TASK BRIEF
Rewrite the lines below as a numbered list, skipping any blank lines and omitting the pictures.

** start of DATA TO PROCESS **

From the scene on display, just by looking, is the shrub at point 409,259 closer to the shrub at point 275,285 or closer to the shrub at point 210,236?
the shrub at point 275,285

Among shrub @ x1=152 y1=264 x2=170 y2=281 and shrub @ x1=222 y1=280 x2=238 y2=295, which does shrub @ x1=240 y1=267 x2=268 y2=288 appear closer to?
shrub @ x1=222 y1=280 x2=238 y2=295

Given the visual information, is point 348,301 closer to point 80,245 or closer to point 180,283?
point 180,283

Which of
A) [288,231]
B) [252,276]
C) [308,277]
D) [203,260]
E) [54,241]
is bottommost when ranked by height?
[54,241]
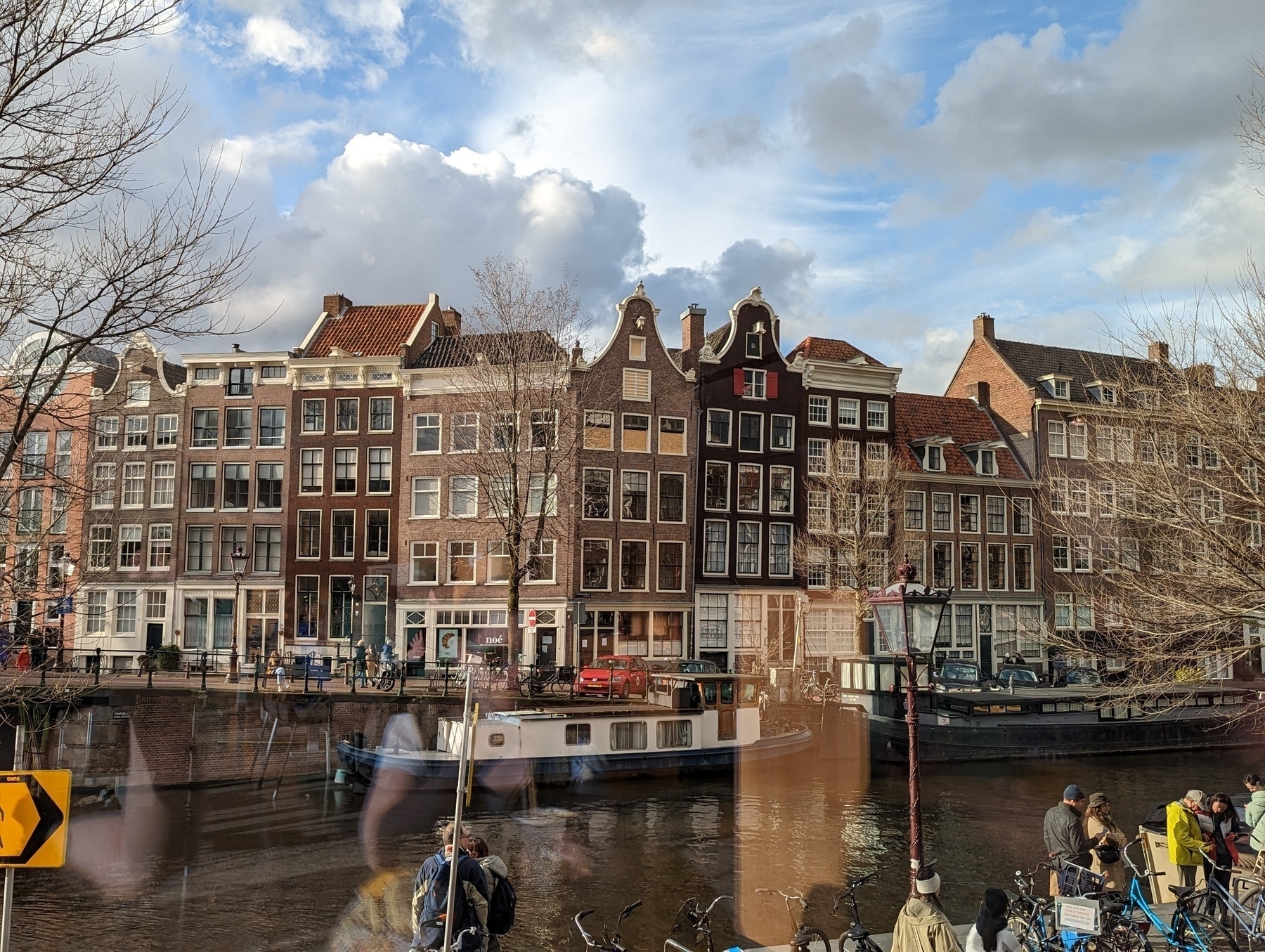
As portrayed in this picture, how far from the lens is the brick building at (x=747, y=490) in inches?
1879

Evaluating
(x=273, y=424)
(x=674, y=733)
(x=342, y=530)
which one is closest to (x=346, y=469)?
(x=342, y=530)

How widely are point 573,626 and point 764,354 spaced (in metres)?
16.1

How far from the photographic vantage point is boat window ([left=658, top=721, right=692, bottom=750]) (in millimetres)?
33500

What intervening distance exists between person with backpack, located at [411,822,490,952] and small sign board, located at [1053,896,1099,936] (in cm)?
594

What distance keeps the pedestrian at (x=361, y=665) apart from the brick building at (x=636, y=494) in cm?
901

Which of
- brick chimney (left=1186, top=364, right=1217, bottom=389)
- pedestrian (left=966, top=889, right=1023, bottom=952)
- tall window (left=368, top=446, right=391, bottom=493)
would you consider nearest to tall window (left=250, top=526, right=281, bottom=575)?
tall window (left=368, top=446, right=391, bottom=493)

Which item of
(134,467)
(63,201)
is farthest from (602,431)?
(63,201)

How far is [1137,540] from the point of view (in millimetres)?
22109

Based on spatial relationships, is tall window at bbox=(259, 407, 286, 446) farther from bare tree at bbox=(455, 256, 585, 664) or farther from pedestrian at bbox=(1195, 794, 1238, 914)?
pedestrian at bbox=(1195, 794, 1238, 914)

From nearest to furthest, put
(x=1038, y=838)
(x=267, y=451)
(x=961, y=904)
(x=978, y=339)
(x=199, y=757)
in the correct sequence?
(x=961, y=904), (x=1038, y=838), (x=199, y=757), (x=267, y=451), (x=978, y=339)

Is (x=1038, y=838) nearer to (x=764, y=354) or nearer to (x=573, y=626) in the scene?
(x=573, y=626)

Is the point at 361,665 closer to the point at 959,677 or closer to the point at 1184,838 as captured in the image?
the point at 959,677

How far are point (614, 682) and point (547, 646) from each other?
7087mm

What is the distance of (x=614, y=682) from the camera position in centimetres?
3797
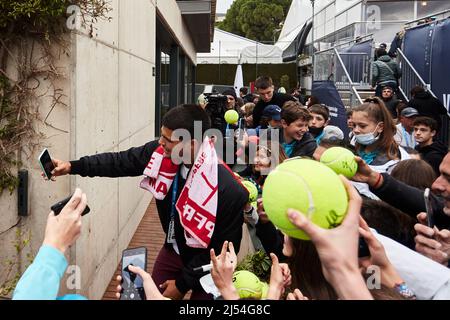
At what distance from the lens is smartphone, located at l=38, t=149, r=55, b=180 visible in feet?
9.11

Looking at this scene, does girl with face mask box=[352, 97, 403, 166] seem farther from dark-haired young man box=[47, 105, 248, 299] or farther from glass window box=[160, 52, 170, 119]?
glass window box=[160, 52, 170, 119]

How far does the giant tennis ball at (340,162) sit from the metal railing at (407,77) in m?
7.52

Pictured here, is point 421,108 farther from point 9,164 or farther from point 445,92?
point 9,164

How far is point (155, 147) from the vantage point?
322cm

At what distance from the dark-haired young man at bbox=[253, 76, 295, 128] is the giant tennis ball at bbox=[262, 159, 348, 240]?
4834mm

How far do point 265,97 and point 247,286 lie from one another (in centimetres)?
431

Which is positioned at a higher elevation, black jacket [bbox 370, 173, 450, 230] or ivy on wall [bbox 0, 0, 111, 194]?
ivy on wall [bbox 0, 0, 111, 194]

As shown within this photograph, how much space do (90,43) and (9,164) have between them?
1133 mm

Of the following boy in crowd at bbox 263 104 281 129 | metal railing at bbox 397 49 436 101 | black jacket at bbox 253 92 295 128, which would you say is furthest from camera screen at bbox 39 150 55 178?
metal railing at bbox 397 49 436 101
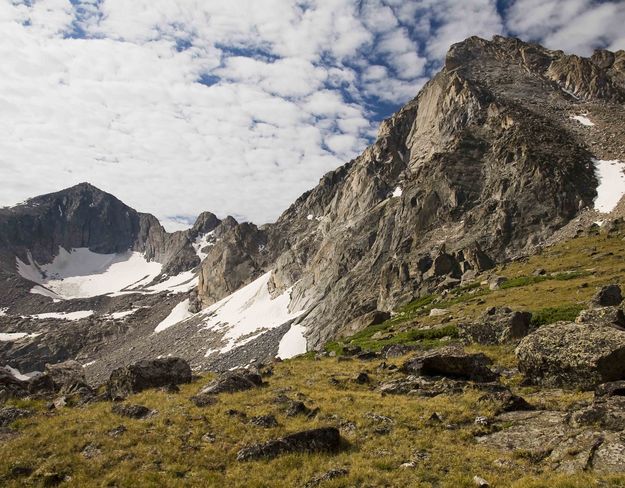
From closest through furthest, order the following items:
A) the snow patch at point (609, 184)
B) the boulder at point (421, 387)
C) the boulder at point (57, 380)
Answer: the boulder at point (421, 387) < the boulder at point (57, 380) < the snow patch at point (609, 184)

** end of DATA TO PROCESS **

RESPONSE TO THIS TASK
1. From the scene on display, just by looking, is the shrub at point 409,259 closer to the shrub at point 275,285 or closer to the shrub at point 210,236?
2. the shrub at point 275,285
3. Among shrub @ x1=152 y1=264 x2=170 y2=281 and shrub @ x1=222 y1=280 x2=238 y2=295, which does shrub @ x1=240 y1=267 x2=268 y2=288 appear closer to?
4. shrub @ x1=222 y1=280 x2=238 y2=295
5. Given the visual information, is point 348,301 closer to point 80,245 or closer to point 180,283?
6. point 180,283
7. Which of
8. A) [288,231]
9. B) [252,276]
10. C) [308,277]
11. D) [203,260]
12. E) [54,241]
13. is bottommost when ranked by height?
14. [54,241]
15. As portrayed in this picture, how far from the lens is the brick building at (x=747, y=490) in inches?
16. 1879
17. Evaluating
18. (x=273, y=424)
19. (x=674, y=733)
20. (x=342, y=530)
21. which one is closest to (x=346, y=469)?
22. (x=342, y=530)
23. How widely are point 573,626 and point 764,354 spaced (in metres)?
24. 16.1
25. How far from the photographic vantage point is boat window ([left=658, top=721, right=692, bottom=750]) (in millimetres)?
26. 33500
27. What intervening distance exists between person with backpack, located at [411,822,490,952] and small sign board, located at [1053,896,1099,936] (in cm)?
28. 594
29. What distance keeps the pedestrian at (x=361, y=665) apart from the brick building at (x=636, y=494) in cm?
30. 901
31. Which of
32. - brick chimney (left=1186, top=364, right=1217, bottom=389)
33. - pedestrian (left=966, top=889, right=1023, bottom=952)
34. - tall window (left=368, top=446, right=391, bottom=493)
35. would you consider nearest to tall window (left=250, top=526, right=281, bottom=575)?
36. tall window (left=368, top=446, right=391, bottom=493)
37. Which item of
38. (134,467)
39. (63,201)
40. is farthest from (602,431)?
41. (63,201)
42. How far is [1137,540] from the point of view (in millimetres)?
43. 22109
44. Based on spatial relationships, is tall window at bbox=(259, 407, 286, 446) farther from bare tree at bbox=(455, 256, 585, 664) or farther from pedestrian at bbox=(1195, 794, 1238, 914)?
45. pedestrian at bbox=(1195, 794, 1238, 914)
46. From nearest to furthest, put
47. (x=1038, y=838)
48. (x=267, y=451)
49. (x=961, y=904)
50. (x=978, y=339)
51. (x=199, y=757)
52. in the correct sequence?
53. (x=961, y=904), (x=1038, y=838), (x=199, y=757), (x=267, y=451), (x=978, y=339)
54. Is (x=1038, y=838) nearer to (x=764, y=354) or nearer to (x=573, y=626) in the scene?
55. (x=573, y=626)
56. Is the point at 361,665 closer to the point at 959,677 or closer to the point at 1184,838 as captured in the image?
57. the point at 959,677
58. How far are point (614, 682) and point (547, 646) from each other?
59. 7087mm
60. What is the distance of (x=614, y=682) from the camera position in centimetres?
61. 3797
62. At what distance from the lens is smartphone, located at l=38, t=149, r=55, b=180 visible in feet?
63. 9.11
64. Looking at this scene, does girl with face mask box=[352, 97, 403, 166] seem farther from dark-haired young man box=[47, 105, 248, 299] or farther from glass window box=[160, 52, 170, 119]?
65. glass window box=[160, 52, 170, 119]
66. How far does the giant tennis ball at (340,162) sit from the metal railing at (407,77) in m?
67. 7.52
68. Pictured here, is point 421,108 farther from point 9,164 or farther from point 445,92?
69. point 9,164
70. How far is point (155, 147) from the vantage point?
71. 322cm
72. At what distance from the dark-haired young man at bbox=[253, 76, 295, 128] is the giant tennis ball at bbox=[262, 159, 348, 240]?
73. 4834mm
74. How far do point 265,97 and point 247,286 lie from one another (in centimetres)?
75. 431
76. Which is positioned at a higher elevation, black jacket [bbox 370, 173, 450, 230] or ivy on wall [bbox 0, 0, 111, 194]?
77. ivy on wall [bbox 0, 0, 111, 194]
78. As shown within this photograph, how much space do (90,43) and (9,164) have between them?
79. 1133 mm
80. Of the following boy in crowd at bbox 263 104 281 129 | metal railing at bbox 397 49 436 101 | black jacket at bbox 253 92 295 128, which would you say is furthest from camera screen at bbox 39 150 55 178?
81. metal railing at bbox 397 49 436 101
82. From closest through furthest, order the following items:
83. A) the snow patch at point (609, 184)
84. B) the boulder at point (421, 387)
85. C) the boulder at point (57, 380)
86. Answer: the boulder at point (421, 387) < the boulder at point (57, 380) < the snow patch at point (609, 184)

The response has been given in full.